Ros-Lehtinen has been an advocate for women abroad, backing expanded freedoms for them including for Iraqi women to hold public office and increasing access to education for women in Pakistan through merit scholarships.

Image: Rep. Ileana Ros-Lehtinen poses for selfies with students
Ros-Lehtinen poses for selfies with students touring the Capitol in February.Bill Clark / CQ-Roll Call via Getty Images

Her voting falls on conservative lines when it comes to issues such as Obamacare, embryonic stem cell research and the Lily Ledbetter Act. NARAL Pro-Choice America, a group that supports abortion rights, gave her a 9 percent rating for her votes and positions on abortion in 2016. The National Right to Life Committee, which opposes abortion, rated her 83 percent for 2017-18.

Along with almost all other Cuban Americans in Congress, she was a staunch opponent of Obama’s policies for greater openness with Cuba. The New York Times once described her as a “fist-shaking anti-Communist” whose rhetoric earned her the moniker of “Lobo Feroz,” (Fierce Wolf), in Cuba.

Ros-Lehtinen has applied her views on Castro to other issues, such as Tibetan autonomy. She was a House sponsor with Rep. Tom Lantos, of a bill to award the Dalai Lama with the Congressional Medal of Honor, which was presented in 2007.

“As a refugee who had to flee her homeland, I identify with the Dalai Lama, I identify with the plight of Tibet,” she said. “There are different circumstances but the same exile mentality. I hope he’s able to go to his home and the people of Tibet are able to practice their customs and traditions because that is what important to them.” Gere, an advocate for Tibetan independence, was to attend to recognize that part of Ros-Lehtinen's work at the gala.

Jenner's appearance at the gala was planned to highlight Ros-Lehtinen's work in the LGBTQ community. Ros-Lehtinen's son, Rodrigo, is transgender, and she has done campaigns in English and Spanish exhorting families to support LGBTQ members. Last year, she slammed the Trump administration for changing protections for transgender students.

“I vote Democratic, but I have great admiration for her,” said Gamarra, the FIU professor. “I disagree with her on just about everything, but she’s been able to be a very, very effective voice” for the district, including the gay and lesbian community within it, he said.

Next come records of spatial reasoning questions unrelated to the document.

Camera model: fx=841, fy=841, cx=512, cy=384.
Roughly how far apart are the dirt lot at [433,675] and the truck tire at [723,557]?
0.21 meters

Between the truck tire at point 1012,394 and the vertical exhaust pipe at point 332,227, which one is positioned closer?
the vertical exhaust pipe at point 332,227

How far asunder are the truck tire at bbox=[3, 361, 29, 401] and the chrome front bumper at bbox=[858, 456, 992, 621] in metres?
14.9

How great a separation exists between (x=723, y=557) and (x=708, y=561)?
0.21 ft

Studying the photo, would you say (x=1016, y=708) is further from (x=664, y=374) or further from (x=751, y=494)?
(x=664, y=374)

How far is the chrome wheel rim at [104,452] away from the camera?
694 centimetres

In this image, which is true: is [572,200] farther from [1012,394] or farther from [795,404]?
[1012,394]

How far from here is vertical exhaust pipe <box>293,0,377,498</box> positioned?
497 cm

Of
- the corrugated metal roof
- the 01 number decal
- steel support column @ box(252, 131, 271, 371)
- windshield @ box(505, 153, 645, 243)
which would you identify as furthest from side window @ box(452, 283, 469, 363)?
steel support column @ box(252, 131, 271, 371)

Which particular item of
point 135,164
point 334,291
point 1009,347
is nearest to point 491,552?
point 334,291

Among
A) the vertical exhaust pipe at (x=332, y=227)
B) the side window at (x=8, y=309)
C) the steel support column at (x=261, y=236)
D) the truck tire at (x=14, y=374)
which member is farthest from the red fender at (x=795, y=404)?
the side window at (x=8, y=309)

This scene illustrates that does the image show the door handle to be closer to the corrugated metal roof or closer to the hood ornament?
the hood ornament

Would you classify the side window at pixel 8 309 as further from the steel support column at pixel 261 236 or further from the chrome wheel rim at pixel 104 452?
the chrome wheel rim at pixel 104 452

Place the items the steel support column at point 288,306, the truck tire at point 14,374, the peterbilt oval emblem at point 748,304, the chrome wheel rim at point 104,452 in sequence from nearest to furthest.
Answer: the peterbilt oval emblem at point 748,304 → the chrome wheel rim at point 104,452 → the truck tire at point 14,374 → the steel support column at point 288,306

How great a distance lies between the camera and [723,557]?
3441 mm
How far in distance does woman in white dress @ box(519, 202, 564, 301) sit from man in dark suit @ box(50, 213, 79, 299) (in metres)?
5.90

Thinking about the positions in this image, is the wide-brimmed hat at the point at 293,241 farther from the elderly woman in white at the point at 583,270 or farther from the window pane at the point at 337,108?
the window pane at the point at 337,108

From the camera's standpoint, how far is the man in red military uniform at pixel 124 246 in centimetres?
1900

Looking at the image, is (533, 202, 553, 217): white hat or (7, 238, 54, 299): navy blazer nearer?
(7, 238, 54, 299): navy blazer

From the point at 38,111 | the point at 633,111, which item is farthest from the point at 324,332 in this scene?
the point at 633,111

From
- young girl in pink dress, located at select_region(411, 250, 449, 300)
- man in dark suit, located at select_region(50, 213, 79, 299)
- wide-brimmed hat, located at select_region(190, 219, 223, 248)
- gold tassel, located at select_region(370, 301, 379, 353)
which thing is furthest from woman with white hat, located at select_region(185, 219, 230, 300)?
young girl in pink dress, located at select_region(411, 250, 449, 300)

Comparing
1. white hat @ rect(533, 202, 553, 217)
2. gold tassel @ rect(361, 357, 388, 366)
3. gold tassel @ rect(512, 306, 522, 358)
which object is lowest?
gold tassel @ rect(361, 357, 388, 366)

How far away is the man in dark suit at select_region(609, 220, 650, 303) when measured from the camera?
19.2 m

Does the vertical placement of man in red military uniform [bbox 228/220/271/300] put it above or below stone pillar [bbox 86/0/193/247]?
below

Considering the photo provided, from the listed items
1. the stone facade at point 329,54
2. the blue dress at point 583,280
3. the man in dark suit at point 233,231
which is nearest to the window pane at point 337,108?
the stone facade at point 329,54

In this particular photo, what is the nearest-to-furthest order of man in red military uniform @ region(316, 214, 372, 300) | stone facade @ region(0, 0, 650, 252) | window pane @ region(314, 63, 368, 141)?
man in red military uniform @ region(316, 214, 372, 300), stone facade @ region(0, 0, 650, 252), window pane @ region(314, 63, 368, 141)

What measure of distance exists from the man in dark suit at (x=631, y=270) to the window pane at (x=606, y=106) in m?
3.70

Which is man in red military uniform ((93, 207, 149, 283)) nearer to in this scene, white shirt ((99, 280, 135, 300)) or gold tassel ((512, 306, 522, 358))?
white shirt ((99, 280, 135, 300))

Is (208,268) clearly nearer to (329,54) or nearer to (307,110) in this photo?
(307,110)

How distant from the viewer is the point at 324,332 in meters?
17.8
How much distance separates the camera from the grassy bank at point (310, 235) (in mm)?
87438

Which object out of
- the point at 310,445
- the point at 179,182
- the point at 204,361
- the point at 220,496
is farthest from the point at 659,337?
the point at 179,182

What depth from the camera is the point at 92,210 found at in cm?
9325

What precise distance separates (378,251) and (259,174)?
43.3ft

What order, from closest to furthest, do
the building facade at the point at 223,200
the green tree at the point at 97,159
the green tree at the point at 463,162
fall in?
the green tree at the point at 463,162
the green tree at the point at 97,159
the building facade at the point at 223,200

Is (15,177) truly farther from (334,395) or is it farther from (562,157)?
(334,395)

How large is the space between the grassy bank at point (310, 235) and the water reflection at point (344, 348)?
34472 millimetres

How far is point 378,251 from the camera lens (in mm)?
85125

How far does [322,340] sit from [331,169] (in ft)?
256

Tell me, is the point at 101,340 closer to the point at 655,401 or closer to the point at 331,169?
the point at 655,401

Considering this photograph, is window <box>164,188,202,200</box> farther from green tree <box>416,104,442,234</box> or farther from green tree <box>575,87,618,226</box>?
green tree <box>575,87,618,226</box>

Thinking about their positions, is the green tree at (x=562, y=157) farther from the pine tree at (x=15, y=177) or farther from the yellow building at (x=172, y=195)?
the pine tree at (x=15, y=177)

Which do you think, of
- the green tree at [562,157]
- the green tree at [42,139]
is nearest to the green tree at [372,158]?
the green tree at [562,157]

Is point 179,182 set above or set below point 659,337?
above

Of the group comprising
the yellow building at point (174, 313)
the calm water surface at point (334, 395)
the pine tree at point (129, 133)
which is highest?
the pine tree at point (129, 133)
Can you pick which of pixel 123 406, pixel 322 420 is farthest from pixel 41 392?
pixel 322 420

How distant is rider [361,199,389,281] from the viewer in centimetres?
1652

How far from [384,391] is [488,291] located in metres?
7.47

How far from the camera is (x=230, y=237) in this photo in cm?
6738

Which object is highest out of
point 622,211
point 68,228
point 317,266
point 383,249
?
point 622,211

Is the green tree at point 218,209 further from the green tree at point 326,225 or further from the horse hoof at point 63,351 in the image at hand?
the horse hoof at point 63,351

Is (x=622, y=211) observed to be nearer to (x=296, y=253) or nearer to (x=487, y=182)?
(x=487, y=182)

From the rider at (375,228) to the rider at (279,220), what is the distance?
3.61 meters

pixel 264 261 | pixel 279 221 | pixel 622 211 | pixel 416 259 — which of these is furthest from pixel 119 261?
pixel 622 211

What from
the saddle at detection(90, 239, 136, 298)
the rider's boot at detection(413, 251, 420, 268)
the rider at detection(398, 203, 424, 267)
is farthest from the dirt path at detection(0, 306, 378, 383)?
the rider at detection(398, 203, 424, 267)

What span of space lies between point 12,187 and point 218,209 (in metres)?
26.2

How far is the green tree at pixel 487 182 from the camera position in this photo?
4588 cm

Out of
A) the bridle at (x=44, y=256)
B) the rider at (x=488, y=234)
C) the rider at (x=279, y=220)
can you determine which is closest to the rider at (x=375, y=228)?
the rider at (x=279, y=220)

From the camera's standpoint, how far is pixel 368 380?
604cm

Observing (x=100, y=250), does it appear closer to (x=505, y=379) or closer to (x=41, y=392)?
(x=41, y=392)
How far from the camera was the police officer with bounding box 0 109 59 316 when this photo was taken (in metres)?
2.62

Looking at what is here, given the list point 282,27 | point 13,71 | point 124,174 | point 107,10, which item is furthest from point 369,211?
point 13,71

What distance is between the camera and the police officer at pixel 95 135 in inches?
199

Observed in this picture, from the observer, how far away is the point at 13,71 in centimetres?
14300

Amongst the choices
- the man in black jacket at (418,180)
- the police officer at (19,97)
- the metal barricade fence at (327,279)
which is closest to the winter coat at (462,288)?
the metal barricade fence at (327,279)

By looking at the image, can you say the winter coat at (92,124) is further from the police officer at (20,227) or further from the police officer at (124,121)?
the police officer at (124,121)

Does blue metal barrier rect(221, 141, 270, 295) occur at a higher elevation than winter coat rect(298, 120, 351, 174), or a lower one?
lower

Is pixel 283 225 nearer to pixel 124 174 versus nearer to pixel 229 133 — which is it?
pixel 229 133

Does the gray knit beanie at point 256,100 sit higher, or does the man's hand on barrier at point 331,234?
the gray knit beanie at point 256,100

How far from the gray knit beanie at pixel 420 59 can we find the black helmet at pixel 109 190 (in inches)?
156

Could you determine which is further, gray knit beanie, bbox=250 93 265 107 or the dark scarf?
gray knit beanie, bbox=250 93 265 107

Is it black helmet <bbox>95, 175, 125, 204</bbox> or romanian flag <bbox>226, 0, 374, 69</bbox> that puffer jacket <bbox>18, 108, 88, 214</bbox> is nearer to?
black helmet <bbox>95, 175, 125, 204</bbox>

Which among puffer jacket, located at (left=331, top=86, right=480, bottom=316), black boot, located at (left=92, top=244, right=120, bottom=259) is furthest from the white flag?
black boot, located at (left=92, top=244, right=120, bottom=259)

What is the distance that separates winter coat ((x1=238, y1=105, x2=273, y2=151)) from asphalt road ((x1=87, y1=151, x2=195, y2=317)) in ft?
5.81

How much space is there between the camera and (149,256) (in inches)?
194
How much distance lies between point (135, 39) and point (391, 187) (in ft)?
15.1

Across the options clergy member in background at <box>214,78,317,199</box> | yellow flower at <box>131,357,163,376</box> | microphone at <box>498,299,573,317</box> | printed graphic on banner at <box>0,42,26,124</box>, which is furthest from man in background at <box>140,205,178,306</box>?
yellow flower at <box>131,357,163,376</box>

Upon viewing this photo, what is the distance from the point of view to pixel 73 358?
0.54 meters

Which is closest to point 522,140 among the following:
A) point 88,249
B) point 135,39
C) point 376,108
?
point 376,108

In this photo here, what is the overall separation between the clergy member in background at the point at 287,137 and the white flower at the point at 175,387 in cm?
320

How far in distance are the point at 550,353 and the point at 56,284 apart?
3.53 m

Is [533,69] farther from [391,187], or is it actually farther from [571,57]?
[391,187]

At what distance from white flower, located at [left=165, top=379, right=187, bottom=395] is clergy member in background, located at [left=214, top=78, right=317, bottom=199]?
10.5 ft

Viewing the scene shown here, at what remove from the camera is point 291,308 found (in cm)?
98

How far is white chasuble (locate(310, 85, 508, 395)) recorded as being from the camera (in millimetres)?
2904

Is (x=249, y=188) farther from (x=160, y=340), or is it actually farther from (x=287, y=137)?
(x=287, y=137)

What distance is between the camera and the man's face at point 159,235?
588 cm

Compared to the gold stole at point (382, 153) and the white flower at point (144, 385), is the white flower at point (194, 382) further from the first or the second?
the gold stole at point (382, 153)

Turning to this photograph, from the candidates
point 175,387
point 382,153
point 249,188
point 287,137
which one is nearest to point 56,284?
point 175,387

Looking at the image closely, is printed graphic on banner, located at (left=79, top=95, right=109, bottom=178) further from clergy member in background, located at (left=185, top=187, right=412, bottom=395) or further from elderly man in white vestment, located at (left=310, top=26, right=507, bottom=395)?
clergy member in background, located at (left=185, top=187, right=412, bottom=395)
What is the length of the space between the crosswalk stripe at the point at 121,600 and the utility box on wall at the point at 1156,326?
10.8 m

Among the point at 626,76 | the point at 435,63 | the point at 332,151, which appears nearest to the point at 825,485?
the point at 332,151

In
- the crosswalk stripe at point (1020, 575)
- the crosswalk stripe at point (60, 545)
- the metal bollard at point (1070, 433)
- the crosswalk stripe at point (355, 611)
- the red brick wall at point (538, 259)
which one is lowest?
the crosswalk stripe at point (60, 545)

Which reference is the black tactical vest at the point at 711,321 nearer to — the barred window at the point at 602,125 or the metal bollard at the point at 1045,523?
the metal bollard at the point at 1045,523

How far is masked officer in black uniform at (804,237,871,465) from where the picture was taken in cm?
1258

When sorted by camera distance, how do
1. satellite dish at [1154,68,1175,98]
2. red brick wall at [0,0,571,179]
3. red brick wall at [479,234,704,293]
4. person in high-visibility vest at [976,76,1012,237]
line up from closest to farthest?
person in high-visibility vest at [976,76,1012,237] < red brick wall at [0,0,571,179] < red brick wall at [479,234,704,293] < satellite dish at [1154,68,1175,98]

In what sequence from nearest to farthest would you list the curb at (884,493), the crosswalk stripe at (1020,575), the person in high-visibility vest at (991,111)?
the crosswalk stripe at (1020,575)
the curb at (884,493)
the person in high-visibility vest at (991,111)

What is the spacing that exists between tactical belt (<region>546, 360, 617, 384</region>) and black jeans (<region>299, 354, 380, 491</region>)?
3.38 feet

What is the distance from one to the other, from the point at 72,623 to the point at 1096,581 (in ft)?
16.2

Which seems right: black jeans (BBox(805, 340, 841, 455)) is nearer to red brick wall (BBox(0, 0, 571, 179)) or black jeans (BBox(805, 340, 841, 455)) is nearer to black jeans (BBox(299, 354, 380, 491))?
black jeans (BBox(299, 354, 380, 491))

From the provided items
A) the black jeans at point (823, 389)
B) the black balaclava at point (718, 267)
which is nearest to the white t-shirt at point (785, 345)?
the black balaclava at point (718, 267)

Most recently, she has taken on the role of outspoken Trump critic — his policy on Syria is shizophrenic, she said — even though she agrees with him on issues, including ending Obama's Cuba policies. Despite her criticism of the president, Ros-Lehtinen said she's confident the country's checks and balances will prevail, although waiting for course corrections can be tiring.

"I just want a month of, "oh good, it's all working," she said.